## Data shown
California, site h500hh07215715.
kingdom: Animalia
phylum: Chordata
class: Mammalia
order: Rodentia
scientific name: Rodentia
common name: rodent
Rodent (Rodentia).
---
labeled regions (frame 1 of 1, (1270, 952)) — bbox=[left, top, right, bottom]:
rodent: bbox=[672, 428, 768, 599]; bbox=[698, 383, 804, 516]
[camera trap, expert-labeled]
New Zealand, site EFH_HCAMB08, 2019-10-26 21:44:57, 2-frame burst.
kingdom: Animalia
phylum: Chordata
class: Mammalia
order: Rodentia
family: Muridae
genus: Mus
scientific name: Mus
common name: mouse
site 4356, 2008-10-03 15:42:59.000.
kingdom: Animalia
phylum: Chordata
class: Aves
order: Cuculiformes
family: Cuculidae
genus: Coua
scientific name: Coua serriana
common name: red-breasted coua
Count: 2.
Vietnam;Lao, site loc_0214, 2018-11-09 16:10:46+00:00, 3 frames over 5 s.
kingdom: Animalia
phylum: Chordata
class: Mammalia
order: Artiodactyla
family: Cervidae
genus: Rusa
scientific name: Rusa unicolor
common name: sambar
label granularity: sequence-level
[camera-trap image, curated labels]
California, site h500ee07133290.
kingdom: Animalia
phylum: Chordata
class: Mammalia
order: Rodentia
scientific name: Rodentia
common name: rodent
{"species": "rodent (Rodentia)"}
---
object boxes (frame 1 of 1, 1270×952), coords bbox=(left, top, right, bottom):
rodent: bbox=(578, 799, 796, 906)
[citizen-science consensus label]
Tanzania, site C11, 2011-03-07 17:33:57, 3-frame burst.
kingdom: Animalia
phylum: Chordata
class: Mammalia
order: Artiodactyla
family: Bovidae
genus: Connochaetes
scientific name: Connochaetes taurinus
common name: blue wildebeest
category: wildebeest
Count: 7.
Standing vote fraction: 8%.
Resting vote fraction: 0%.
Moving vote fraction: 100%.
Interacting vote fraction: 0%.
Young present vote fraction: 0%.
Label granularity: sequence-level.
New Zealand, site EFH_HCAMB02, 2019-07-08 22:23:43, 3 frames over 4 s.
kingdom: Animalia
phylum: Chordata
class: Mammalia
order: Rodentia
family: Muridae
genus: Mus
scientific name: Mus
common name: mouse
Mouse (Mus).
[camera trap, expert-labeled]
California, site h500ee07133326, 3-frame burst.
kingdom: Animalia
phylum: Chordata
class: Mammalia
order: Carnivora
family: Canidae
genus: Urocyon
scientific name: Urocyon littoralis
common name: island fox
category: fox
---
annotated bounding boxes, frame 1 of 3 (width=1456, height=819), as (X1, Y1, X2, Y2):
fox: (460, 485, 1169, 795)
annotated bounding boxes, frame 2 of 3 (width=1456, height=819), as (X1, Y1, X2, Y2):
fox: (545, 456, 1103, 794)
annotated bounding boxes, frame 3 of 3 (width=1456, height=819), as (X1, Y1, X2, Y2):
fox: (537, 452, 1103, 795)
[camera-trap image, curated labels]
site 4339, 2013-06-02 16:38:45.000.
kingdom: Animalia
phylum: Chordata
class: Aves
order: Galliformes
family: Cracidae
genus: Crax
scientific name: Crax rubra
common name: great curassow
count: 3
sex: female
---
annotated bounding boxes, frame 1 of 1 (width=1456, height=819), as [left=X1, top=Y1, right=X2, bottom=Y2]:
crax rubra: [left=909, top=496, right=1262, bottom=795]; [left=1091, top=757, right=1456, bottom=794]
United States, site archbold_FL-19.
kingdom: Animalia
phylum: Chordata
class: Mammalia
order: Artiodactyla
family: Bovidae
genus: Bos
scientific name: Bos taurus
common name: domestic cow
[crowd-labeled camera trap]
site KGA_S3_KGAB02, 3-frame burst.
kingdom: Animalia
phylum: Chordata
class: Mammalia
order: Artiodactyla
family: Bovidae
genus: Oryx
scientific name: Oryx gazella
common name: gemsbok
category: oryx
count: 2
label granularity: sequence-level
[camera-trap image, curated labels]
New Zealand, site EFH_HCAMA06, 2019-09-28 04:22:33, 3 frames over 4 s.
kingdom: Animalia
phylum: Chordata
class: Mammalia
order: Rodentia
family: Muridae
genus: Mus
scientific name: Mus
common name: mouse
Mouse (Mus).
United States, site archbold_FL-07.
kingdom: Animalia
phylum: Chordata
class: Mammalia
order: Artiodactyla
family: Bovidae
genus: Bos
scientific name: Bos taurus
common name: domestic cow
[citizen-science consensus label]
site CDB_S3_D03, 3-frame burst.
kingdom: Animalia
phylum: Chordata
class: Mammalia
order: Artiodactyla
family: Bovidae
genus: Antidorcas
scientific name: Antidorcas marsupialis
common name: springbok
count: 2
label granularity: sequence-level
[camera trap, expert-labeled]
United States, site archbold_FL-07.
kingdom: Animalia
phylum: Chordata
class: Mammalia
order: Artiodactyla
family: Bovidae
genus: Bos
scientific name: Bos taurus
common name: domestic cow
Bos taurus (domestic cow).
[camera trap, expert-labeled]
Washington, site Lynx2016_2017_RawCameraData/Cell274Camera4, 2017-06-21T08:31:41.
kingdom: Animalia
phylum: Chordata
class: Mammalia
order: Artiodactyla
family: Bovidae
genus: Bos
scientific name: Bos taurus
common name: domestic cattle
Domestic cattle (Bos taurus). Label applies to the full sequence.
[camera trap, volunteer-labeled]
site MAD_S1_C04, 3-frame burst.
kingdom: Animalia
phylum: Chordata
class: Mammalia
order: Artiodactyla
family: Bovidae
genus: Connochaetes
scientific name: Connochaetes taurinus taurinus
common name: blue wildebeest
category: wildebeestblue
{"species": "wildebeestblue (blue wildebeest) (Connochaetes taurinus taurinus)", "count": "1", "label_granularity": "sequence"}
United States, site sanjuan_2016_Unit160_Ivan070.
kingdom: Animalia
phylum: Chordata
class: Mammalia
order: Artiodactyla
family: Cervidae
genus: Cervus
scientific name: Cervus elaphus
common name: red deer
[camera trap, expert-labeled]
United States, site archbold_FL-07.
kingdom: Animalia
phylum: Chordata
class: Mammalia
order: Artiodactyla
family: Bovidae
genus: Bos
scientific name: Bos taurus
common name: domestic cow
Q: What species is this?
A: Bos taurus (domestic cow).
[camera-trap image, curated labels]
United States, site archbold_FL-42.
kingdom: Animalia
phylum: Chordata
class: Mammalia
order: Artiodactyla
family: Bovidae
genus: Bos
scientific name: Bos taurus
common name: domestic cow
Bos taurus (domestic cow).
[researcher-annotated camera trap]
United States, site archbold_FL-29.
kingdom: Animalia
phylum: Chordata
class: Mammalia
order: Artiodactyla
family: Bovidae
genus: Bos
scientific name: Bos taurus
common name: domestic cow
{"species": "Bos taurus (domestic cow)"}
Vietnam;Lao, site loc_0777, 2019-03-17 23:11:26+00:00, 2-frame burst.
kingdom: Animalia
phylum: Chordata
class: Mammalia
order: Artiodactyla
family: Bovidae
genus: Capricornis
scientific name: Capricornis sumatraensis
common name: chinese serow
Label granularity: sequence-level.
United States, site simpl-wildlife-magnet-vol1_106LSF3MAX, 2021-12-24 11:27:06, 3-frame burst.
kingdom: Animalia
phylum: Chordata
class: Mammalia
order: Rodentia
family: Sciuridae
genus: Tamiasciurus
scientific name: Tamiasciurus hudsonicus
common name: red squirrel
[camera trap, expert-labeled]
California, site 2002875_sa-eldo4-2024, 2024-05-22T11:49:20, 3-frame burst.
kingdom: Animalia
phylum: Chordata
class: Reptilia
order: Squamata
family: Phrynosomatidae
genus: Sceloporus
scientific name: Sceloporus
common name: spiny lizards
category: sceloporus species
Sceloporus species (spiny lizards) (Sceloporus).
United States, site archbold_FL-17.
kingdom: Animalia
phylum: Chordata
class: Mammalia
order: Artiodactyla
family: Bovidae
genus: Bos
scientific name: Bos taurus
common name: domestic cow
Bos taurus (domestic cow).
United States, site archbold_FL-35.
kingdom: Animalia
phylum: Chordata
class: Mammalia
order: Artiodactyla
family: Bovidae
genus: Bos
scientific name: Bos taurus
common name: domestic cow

## Assignment
Copy range, inclusive: the line holding "genus: Oryx" to the line holding "genus: Antidorcas". Reproduce exactly those lines of the records above and no others.

## Result of the exercise
genus: Oryx
scientific name: Oryx gazella
common name: gemsbok
category: oryx
count: 2
label granularity: sequence-level
[camera-trap image, curated labels]
New Zealand, site EFH_HCAMA06, 2019-09-28 04:22:33, 3 frames over 4 s.
kingdom: Animalia
phylum: Chordata
class: Mammalia
order: Rodentia
family: Muridae
genus: Mus
scientific name: Mus
common name: mouse
Mouse (Mus).
United States, site archbold_FL-07.
kingdom: Animalia
phylum: Chordata
class: Mammalia
order: Artiodactyla
family: Bovidae
genus: Bos
scientific name: Bos taurus
common name: domestic cow
[citizen-science consensus label]
site CDB_S3_D03, 3-frame burst.
kingdom: Animalia
phylum: Chordata
class: Mammalia
order: Artiodactyla
family: Bovidae
genus: Antidorcas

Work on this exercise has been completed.